# Task brief
Please list every calendar date (day and month) mentioned in the text about black cats below.

# Text segment

## START

Black Cats: The Hocus Pocus
Black Cats: The Hocus Pocus
© prystai / Adobe Stock
The link between black cats and Halloween goes back thousands of years to the times of the ancient Druids, although the reason they are considered bad luck is a bit of a mystery.
In reality, if you stroke a black cat, you'll have made a loyal friend for life. However, so many historical myths have built up around these beautiful and friendly felines that many people see them as something to be feared.
Black cats have endured a long stigma of cultural myths and superstitions to such a degree that they are always the most difficult to rehome.
Studies have shown that the biggest percentage (30%) of abandoned cats are jet black. Animal shelters in the UK and the United States say they are always the ones who spend the longest in the shelter. No one really knows why, although it's suggested negative associations from the movies and media may have a little to do with it. A more down-to-earth reason is that they don't photograph as well for websites and flyers publicising them for adoption, so people tend to go for their lighter-coloured counterparts.
In some UK folklore, black cats symbolise good luck, but sadly, the opposite view seems to be the most common one. In an attempt to redress the balance, animal lovers have launched Black Cat Appreciation Day on 17th August and Black Cat Day on 27th October!
History of black cat myths
The earliest records of black cats being associated with evil spirits date back 2,000 years in Druid circles, when the hapless black cats were sacrificed to the gods on 31st October on the celebration of the Lord of the Dead - the night of Halloween in modern times.

## END

# Provided data
## START

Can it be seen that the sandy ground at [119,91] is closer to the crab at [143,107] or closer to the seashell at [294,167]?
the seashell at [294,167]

## END

# The reply
17th August, 27th October, 31st October